Istruzioni del compito: Per favore, trascrivi tutti i dati qui sotto senza cambiare nulla.

++++ Dati forniti

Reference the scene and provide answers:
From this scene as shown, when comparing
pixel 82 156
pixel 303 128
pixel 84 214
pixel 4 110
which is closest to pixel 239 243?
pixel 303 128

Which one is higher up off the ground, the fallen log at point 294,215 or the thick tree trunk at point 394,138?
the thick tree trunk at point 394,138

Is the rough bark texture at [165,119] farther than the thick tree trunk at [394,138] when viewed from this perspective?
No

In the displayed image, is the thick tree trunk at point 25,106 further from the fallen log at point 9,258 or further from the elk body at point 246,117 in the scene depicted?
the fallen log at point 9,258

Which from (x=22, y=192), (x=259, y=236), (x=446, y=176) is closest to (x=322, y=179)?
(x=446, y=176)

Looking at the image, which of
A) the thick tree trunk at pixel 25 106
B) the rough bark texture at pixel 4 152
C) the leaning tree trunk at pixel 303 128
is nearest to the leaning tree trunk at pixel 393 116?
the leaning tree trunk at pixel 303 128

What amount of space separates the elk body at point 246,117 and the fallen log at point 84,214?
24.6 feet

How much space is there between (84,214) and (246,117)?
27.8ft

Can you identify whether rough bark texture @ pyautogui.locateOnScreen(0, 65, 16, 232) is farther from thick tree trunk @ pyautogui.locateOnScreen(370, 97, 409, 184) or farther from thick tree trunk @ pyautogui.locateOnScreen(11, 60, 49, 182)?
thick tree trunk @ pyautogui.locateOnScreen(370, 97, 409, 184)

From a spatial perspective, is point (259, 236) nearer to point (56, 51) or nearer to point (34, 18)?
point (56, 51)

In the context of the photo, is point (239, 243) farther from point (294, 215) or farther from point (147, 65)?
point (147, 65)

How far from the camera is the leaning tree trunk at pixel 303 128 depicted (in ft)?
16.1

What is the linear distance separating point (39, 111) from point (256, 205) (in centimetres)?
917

++++++++

Risposta:
Reference the scene and provide answers:
From this scene as shown, when comparing
pixel 82 156
pixel 303 128
pixel 84 214
pixel 4 110
which is closest to pixel 239 243?
pixel 303 128

Which one is higher up off the ground, the fallen log at point 294,215 or the thick tree trunk at point 394,138?
the thick tree trunk at point 394,138

Is the rough bark texture at [165,119] farther than the thick tree trunk at [394,138] when viewed from this perspective?
No

In the displayed image, is the thick tree trunk at point 25,106 further from the fallen log at point 9,258 or further from the elk body at point 246,117 in the scene depicted?
the fallen log at point 9,258

Which from (x=22, y=192), (x=259, y=236), (x=446, y=176) is closest to (x=322, y=179)?
(x=446, y=176)

Looking at the image, which of
A) the thick tree trunk at pixel 25 106
B) the rough bark texture at pixel 4 152
C) the leaning tree trunk at pixel 303 128
is nearest to the leaning tree trunk at pixel 393 116?
the leaning tree trunk at pixel 303 128

What amount of space separates the elk body at point 246,117 and the fallen log at point 84,214?
24.6 feet

How much space is there between (84,214) and (246,117)?
27.8ft

Can you identify whether rough bark texture @ pyautogui.locateOnScreen(0, 65, 16, 232) is farther from thick tree trunk @ pyautogui.locateOnScreen(370, 97, 409, 184) or farther from thick tree trunk @ pyautogui.locateOnScreen(11, 60, 49, 182)?
thick tree trunk @ pyautogui.locateOnScreen(370, 97, 409, 184)

From a spatial perspective, is point (259, 236) nearer to point (56, 51) or nearer to point (34, 18)?
point (56, 51)

In the context of the photo, is point (239, 243) farther from point (294, 215) or farther from point (147, 65)?
point (147, 65)

How far from the camera is the leaning tree trunk at pixel 303 128 depicted (in ft)?
16.1

What is the linear distance separating point (39, 111) from point (256, 205) (in centimetres)?
917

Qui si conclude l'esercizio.